2 Construction of the Driving Space
The driving space integrates the roles of perceiving the driving environment and providing the basis for decision-making. To obtain a complete understanding of the environment, the reconstructed driving space should contain the space boundary (usually the road boundary) and driving-relevant elements, such as traffic lanes and obstacles. The approaches for constructing the driving space fall into three categories: (1) the grid space, which is a discrete description covering the entire surrounding space; (2) the feature space, which is described in continuous coordinates and focuses on the position and shape of the space boundary and obstacles; and (3) the topological space, which is composed of nodes and links as an abstract representation of features. It should be noticed that topological space is widely used in robotic research while rarely used in research on autonomous vehicles.
2.1 Construction of the Grid Space
The concept of the grid space was first proposed through robotic research by Elfes in 1987 . The space is first segmented into small grids, and then the probability of occupation is calculated for each cell. The detection task is performed by calculating the probability of occupation according to sensor information.
In the 1980s, most robotic driving space detections were realized by sonar sensors [5, 6, 7]. The location of obstacles and walls were found using sonar reflection. Moravec  went further and combined sonar sensors and stereo cameras to achieve grid space construction. Based on this idea, Marchese considered moving object by introducing time axis, constructing several grid spaces in future time series by prediction according to the speed of moving objects . These early researches laid foundation of grid space. The basic ideas of space segmentation and occupation probability were widely applied in the following research.
Cameras have also been applied in the driving space construction for AVs. With the development of machine vision technology, it is now possible to segment the drivable area out of an image [15, 16, 17, 18]. Some research only focused on the pixel plane, while others transformed the image to a grid map on the ground. Others have gone further and fit the boundary into the feature space. Yao et al.  achieved drivable area detection on the image with support vector machine (SVM). Hsu et al.  first segmented the drivable area on the image, and then transformed it to the ground plane using vanishing point detection and inverse perspective transform, and finally obtained a grid map of the drivable area. Camera-based approach focuses on free drivable area and operates in the image plane; however, the basic idea of grid space construction remains the same.
2.2 Construction of the Feature Space
In the construction of the driving space, obstacles are represented by the position coordinate values and their geometric shapes while the space boundary is fit into an analytic formula. The whole space is described continuously and geometrically as compared with the discrete description of the grid space.
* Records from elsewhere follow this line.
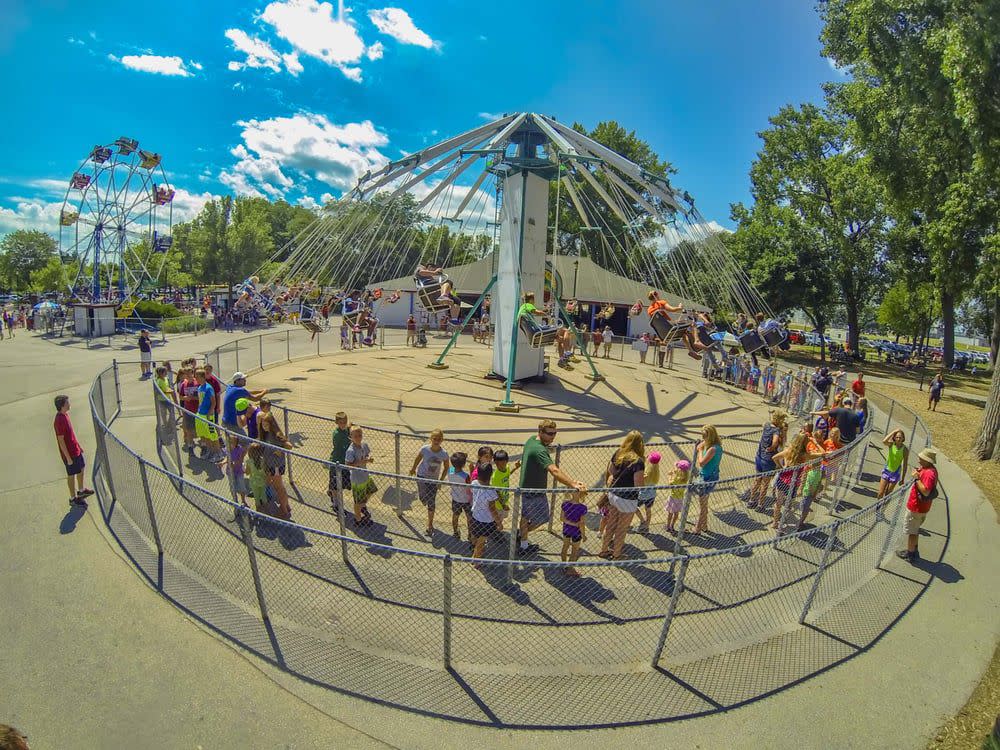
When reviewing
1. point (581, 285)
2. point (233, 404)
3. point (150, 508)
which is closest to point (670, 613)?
point (150, 508)

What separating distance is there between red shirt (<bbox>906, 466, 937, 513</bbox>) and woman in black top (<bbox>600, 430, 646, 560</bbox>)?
4146 mm

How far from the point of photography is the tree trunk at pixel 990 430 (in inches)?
510

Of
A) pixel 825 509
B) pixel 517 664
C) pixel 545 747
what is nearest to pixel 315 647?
pixel 517 664

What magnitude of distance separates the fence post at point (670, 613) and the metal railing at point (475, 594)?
0.7 inches

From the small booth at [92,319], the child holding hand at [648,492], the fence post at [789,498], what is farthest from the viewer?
the small booth at [92,319]

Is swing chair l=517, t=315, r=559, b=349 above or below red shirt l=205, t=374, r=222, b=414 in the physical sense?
above

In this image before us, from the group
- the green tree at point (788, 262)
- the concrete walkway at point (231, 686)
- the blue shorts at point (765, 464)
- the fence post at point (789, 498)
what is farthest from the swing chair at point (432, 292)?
the green tree at point (788, 262)

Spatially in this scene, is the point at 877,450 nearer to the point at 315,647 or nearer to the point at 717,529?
the point at 717,529

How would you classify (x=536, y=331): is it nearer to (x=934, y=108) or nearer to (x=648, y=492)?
(x=648, y=492)

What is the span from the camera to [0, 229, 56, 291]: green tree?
7038 centimetres

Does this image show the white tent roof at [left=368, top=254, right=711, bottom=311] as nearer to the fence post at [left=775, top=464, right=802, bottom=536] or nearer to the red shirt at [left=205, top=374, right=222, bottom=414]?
the red shirt at [left=205, top=374, right=222, bottom=414]

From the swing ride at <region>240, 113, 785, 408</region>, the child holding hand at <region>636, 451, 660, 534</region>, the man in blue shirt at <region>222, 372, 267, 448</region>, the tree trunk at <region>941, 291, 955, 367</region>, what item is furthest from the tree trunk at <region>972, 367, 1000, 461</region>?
the tree trunk at <region>941, 291, 955, 367</region>

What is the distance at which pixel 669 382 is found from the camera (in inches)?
814

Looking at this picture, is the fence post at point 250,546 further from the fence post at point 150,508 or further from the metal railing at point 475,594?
the fence post at point 150,508
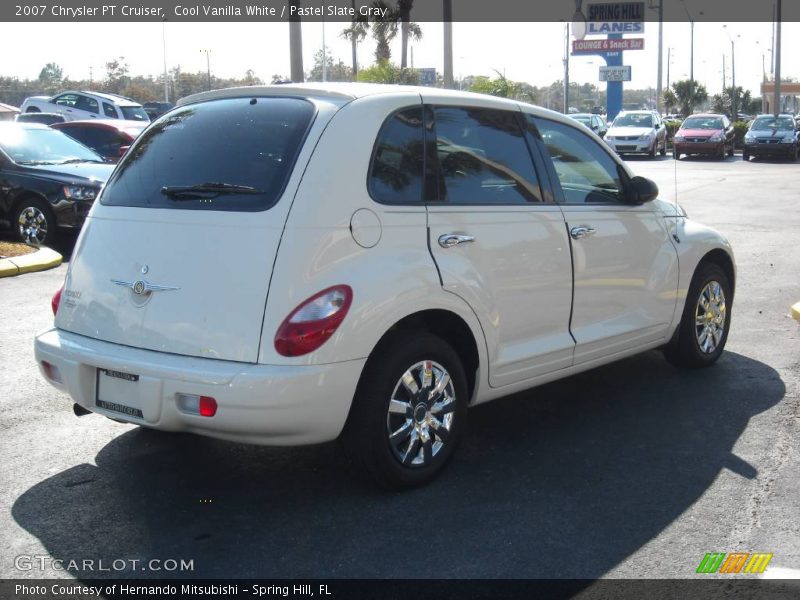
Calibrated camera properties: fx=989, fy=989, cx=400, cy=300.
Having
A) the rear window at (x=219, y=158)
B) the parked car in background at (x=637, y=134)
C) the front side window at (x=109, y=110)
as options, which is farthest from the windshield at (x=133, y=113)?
the rear window at (x=219, y=158)

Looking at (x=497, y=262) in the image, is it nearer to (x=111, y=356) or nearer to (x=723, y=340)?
(x=111, y=356)

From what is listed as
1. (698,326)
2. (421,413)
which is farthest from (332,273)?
(698,326)

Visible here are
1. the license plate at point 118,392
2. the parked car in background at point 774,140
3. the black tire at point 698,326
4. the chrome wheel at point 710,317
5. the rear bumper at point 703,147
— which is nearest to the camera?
the license plate at point 118,392

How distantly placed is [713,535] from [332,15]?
4864 cm

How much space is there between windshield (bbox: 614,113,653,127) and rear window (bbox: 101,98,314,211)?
33.9 meters

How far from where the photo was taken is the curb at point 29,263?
1039cm

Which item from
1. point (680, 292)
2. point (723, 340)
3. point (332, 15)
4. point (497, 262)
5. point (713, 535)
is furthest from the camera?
point (332, 15)

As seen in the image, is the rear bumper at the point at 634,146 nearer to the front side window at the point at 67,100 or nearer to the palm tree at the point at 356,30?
the palm tree at the point at 356,30

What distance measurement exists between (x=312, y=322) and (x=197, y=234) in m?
0.70

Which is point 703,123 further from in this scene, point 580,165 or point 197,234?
point 197,234

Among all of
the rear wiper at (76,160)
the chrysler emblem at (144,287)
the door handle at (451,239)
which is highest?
the rear wiper at (76,160)

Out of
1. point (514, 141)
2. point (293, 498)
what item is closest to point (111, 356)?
point (293, 498)

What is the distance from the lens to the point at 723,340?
693cm

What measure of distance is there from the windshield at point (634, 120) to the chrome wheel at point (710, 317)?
3139 centimetres
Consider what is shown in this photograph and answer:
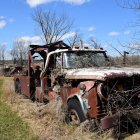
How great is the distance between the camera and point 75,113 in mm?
8219

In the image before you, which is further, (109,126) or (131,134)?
(131,134)

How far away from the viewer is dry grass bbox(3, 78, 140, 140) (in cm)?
740

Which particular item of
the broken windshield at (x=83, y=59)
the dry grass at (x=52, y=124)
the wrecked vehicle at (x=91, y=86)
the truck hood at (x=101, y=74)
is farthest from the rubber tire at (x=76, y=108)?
the broken windshield at (x=83, y=59)

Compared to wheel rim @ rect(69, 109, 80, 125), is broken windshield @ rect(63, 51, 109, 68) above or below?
above

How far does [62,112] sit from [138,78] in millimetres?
2135

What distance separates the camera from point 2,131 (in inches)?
324

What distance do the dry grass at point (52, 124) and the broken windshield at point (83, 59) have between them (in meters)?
1.07

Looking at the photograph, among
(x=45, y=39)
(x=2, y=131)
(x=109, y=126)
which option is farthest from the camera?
(x=45, y=39)

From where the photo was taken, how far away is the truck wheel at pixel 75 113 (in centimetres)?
793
Feature space construction is composed of several subtasks. Road boundary detection is typically based on LiDAR and camera similar to grid space construction. Here in the feature space, an analytic curve takes the place of the grid. For example, Loose et al.  used a Bézier curve to fit the road boundary. Lane detection is also important in the feature space, and numerous studies have been conducted on rule-based lane detection [38, 39, 40]. In recent years, some researchers used deep learning in lane detection [41, 42]. With the development of sensor technologies and machine vision, object detection and tracking have developed quickly in recent years. Vehicle and pedestrian detections are usually carried out on images by machine learning [43, 44, 45, 46, 47]. Some researchers have realized multiple object tracking (MOT) by the fusion of radar, LiDAR, and cameras [48, 49]; other researchers have achieved traffic sign detection [50, 51] and traffic light detection [52, 53]. By combining these elements, a complete feature driving space can be constructed. However, since each part of detection tasks is completed independently, further researches should be carried out to get a more systematic and integrated feature driving space.
2.3 Construction of the Topological Space
It is easy to find the shortest path in the visibility graph. Ryu et al.  pointed out that the topological space is more suitable than the grid and feature space for robot applications owing to sensing error endurance. There are two main advantages of topological space in robotic research. First, its perception system only needs to find key points in the space rather than accurate geometric boundaries or occupation possibility; thus, it has great advantage when the sensors are not accurate enough. Second, robots can steer quickly and follow sectional straight line as the shortest path, and therefore the topological space is more suitable in looking for shortest path on the landmark network.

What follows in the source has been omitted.